My Thoughts on OpenAI's Alignment Plan

May 5th 2023

I would like to begin by expressing my appreciation for OpenAI's decision to make their plan public, as it allows for community feedback and sets a positive example for other AI labs. At a fundamental level, I agree with the strategy of utilising LLMs to expedite alignment research. However, there are several issues that have not been fully addressed in the plan. These include the potential impact of race dynamics, the risks associated with agentic behaviour, the difficulty of evaluating model performance, detecting dangerous behaviour, and the challenges of controlling simulators.

Race dynamics

My primary concern with OpenAI's plan is the lack of a clear strategy for navigating race dynamics between other AI labs in the pursuit of developing more capable AI systems. It is highly probable that the same research and development efforts that produce AI systems that can “ultimately conceive, implement, study, and develop better alignment techniques” will also result in the ability to use it to advance any research. To assume otherwise would be overly optimistic. Given the immense incentives for OpenAI to maintain a competitive advantage over other AI labs, it is likely that they will utilise their powerful assistants to push the boundaries of AI capabilities as well, despite their emphasis on alignment research. Furthermore, while OpenAI's goal is for “every AGI developer to use the world’s best alignment techniques”, they must be cautious in how they release these assistants to prevent other companies from using them to accelerate capabilities research instead of alignment.

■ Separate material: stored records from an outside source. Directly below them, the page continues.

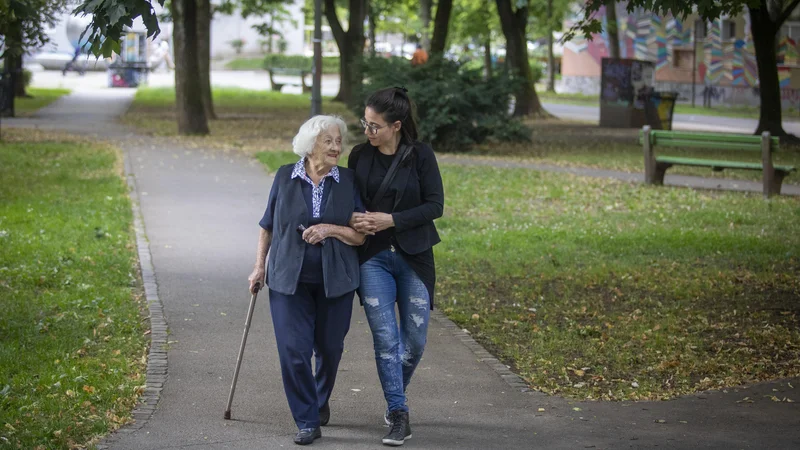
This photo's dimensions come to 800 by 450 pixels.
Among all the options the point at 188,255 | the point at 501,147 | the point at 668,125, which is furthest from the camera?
the point at 668,125

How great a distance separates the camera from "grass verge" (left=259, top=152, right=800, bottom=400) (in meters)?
7.11

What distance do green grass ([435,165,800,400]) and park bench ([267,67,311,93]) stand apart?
33.8m

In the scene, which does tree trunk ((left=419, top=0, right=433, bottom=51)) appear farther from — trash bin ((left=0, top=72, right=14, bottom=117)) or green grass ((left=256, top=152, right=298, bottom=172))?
green grass ((left=256, top=152, right=298, bottom=172))

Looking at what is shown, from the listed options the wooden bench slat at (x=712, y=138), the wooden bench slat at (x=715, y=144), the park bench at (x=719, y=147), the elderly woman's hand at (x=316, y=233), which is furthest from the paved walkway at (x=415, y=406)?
the wooden bench slat at (x=715, y=144)

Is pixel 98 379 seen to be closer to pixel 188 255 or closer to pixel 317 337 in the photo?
pixel 317 337

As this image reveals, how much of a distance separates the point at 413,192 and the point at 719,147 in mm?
11726

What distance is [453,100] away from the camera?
68.4ft

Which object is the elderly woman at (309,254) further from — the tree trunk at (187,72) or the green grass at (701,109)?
the green grass at (701,109)

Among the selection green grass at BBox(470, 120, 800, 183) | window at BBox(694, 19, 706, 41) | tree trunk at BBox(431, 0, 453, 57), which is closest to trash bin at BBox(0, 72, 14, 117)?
tree trunk at BBox(431, 0, 453, 57)

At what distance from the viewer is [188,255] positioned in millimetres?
10688

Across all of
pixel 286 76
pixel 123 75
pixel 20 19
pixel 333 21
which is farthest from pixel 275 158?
pixel 286 76

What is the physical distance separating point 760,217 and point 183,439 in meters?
9.51

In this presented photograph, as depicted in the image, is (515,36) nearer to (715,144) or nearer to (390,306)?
(715,144)

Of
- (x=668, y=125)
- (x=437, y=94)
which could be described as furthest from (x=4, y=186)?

Agentic capabilities are dangerous

OpenAI's plan to "off-load almost all of the cognitive labor" to their AI assistants raises concerns about the potential risks associated with agentic behaviour. One possible approach involves allowing large language models to autonomously search for solutions given a goal, which could lead to unforeseen consequences. Even if the assistants are not trained with traditional RL approaches, there may be other forms of agentic behaviour that could prove dangerous. For instance, AutoGPT uses self-prompting rather than RL where many LLM agents with different tasks try to complete a goal which in the future could eventually be something as complex as “solve AI alignment”. However, I am very concerned about the safety of these frameworks because once the underlying buggy behaviour that often cripples AutoGPT is addressed (which, given the rapid development of open-source projects, may not take long), it is plausible that this self-prompting framework could decide to rewrite source code to adapt its capabilities or exploit software vulnerabilities.

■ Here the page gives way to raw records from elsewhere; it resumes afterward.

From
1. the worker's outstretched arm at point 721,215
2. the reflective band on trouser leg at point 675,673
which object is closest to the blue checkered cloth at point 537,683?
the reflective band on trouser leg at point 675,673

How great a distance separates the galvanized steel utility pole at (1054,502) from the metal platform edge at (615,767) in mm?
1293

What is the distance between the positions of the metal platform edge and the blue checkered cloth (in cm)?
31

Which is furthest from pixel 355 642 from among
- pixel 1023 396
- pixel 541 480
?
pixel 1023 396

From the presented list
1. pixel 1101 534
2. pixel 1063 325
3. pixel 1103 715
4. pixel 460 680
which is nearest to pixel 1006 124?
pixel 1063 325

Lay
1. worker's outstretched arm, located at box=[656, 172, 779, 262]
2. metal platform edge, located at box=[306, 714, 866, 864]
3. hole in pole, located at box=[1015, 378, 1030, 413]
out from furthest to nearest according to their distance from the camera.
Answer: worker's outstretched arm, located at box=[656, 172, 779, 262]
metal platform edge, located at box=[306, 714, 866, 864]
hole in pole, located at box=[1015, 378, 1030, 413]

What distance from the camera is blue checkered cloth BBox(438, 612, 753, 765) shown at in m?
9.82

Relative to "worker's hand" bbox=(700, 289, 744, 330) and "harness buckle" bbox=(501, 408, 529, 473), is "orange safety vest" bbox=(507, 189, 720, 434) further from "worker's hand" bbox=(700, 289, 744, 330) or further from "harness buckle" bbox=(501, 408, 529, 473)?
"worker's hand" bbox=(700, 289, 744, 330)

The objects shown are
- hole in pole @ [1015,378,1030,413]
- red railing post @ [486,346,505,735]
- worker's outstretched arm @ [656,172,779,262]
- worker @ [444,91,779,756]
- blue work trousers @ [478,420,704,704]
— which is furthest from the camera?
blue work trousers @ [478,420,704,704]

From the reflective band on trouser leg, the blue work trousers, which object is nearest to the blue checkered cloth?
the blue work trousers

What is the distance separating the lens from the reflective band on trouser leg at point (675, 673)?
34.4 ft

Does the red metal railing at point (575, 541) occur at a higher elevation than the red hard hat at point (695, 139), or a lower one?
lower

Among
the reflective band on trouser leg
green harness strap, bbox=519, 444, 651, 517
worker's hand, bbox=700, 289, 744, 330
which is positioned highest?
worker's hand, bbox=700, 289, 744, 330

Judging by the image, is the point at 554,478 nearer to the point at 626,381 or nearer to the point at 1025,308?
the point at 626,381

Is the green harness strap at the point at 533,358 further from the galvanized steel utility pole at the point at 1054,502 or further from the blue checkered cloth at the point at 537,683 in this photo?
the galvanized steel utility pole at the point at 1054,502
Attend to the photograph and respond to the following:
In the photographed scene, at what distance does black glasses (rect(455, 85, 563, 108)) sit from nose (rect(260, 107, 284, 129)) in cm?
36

Evaluating the performance and detecting dangerous behaviour

One aspect that the plan fails to adequately address is the evaluation of the output produced by the alignment assistant. What would happen is the output contained hallucinations that were believable even by exports in the field? This could be just as challenging as developing the assistant itself, as there are currently no reliable methods for achieving scalable oversight. Regardless of whether the assistant acts as an agent or not, there needs to be reliable mechanisms for detecting situational awareness and deception, which the plan does not explicitly outline.

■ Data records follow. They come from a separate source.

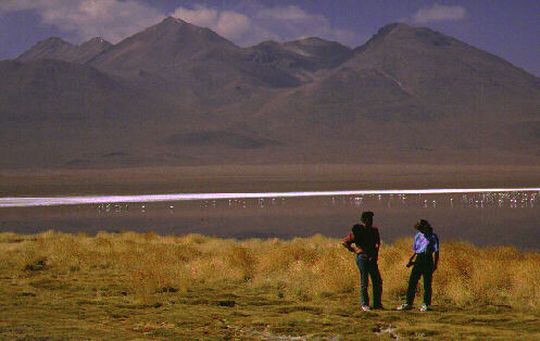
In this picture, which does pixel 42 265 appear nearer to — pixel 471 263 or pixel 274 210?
pixel 471 263

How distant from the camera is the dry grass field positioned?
12516mm

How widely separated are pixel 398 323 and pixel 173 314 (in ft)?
12.3

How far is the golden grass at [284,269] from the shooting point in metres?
16.0

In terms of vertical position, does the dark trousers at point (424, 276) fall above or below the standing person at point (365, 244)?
below

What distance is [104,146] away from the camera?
574ft

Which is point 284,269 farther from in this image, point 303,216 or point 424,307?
point 303,216

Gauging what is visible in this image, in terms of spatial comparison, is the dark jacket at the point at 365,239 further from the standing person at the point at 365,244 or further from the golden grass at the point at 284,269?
the golden grass at the point at 284,269

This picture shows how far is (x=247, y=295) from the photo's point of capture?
16.6 metres

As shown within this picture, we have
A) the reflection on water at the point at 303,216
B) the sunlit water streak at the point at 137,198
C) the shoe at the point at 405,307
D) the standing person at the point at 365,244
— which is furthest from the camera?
the sunlit water streak at the point at 137,198

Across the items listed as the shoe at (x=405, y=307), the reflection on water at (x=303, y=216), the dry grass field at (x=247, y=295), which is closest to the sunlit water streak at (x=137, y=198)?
the reflection on water at (x=303, y=216)

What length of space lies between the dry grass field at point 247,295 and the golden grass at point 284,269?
31mm

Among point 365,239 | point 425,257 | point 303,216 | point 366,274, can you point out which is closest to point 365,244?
point 365,239

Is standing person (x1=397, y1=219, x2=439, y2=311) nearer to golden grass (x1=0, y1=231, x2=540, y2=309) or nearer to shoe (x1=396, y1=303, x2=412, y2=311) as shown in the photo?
shoe (x1=396, y1=303, x2=412, y2=311)

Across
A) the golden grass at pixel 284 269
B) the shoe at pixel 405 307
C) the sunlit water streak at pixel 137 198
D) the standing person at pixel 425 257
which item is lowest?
the shoe at pixel 405 307
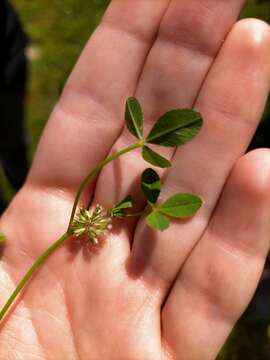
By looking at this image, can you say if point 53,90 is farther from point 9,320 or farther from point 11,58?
point 9,320

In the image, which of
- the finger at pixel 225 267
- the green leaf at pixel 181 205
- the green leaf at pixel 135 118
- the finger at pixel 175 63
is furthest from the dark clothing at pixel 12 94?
the finger at pixel 225 267

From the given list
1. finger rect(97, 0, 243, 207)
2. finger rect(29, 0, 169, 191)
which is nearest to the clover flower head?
finger rect(97, 0, 243, 207)

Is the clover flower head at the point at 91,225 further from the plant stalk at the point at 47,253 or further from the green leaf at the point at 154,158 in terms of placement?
the green leaf at the point at 154,158

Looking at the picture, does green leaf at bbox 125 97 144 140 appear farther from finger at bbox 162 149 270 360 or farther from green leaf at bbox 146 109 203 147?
finger at bbox 162 149 270 360

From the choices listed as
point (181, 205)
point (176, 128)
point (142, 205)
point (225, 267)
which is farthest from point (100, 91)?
point (225, 267)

Simulators are hard to control

OpenAI asserts that large language models (LLMs) are well-suited to automate alignment research due to their “preloaded knowledge” and information about human values. However, it is worth noting that while LLMs may possess knowledge about human values, this knowledge may be entangled with incorrect or undesirable values. RLHF does a good job on the surface at steering the outputs to be helpful and harmless but it is very easy to break past this layer. As a result, disentangling the correct values from the flawed ones in every possible situation may prove challenging. Achieving this may require complex prompt engineering to simulate a robust set of values consistently but due to the chaotic behaviour of LLMs when viewed as simulators, I believe this will be difficult.